# [TEXT SHOWN]
::::::::
On Wed, Dec 13, 2017 at 01:03:57PM -0500, Josef Bacik wrote:
On Tue, Dec 12, 2017 at 03:11:50PM -0800, Darrick J. Wong wrote:
quoted
On Mon, Dec 11, 2017 at 11:36:45AM -0500, Josef Bacik wrote:
quoted
This is the same as v8, just rebased onto the bpf tree.

v8->v9:
- rebased onto the bpf tree.

v7->v8:
- removed the _ASM_KPROBE_ERROR_INJECT since it was not needed.

v6->v7:
- moved the opt-in macro to bpf.h out of kprobes.h.

v5->v6:
- add BPF_ALLOW_ERROR_INJECTION() tagging for functions that will support this
  feature.  This way only functions that opt-in will be allowed to be
  overridden.
- added a btrfs patch to allow error injection for open_ctree() so that the bpf
  sample actually works.

v4->v5:
- disallow kprobe_override programs from being put in the prog map array so we
  don't tail call into something we didn't check.  This allows us to make the
  normal path still fast without a bunch of percpu operations.

v3->v4:
- fix a build error found by kbuild test bot (I didn't wait long enough
  apparently.)
- Added a warning message as per Daniels suggestion.

v2->v3:
- added a ->kprobe_override flag to bpf_prog.
- added some sanity checks to disallow attaching bpf progs that have
  ->kprobe_override set that aren't for ftrace kprobes.
- added the trace_kprobe_ftrace helper to check if the trace_event_call is a
  ftrace kprobe.
- renamed bpf_kprobe_state to bpf_kprobe_override, fixed it so we only read this
  value in the kprobe path, and thus only write to it if we're overriding or
  clearing the override.

v1->v2:
- moved things around to make sure that bpf_override_return could really only be
  used for an ftrace kprobe.
- killed the special return values from trace_call_bpf.
::::::::
# [AVAILABLE DATA]
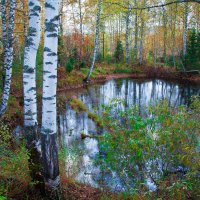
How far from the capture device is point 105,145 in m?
4.10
::::::::
# [STATED GOAL]
Print the passage of the patch changelog above that begins at the words "On Wed, Dec" and stops after "- rebased onto the bpf tree.", with no changes.

# [RESULT OF THIS EXERCISE]
On Wed, Dec 13, 2017 at 01:03:57PM -0500, Josef Bacik wrote:
On Tue, Dec 12, 2017 at 03:11:50PM -0800, Darrick J. Wong wrote:
quoted
On Mon, Dec 11, 2017 at 11:36:45AM -0500, Josef Bacik wrote:
quoted
This is the same as v8, just rebased onto the bpf tree.

v8->v9:
- rebased onto the bpf tree.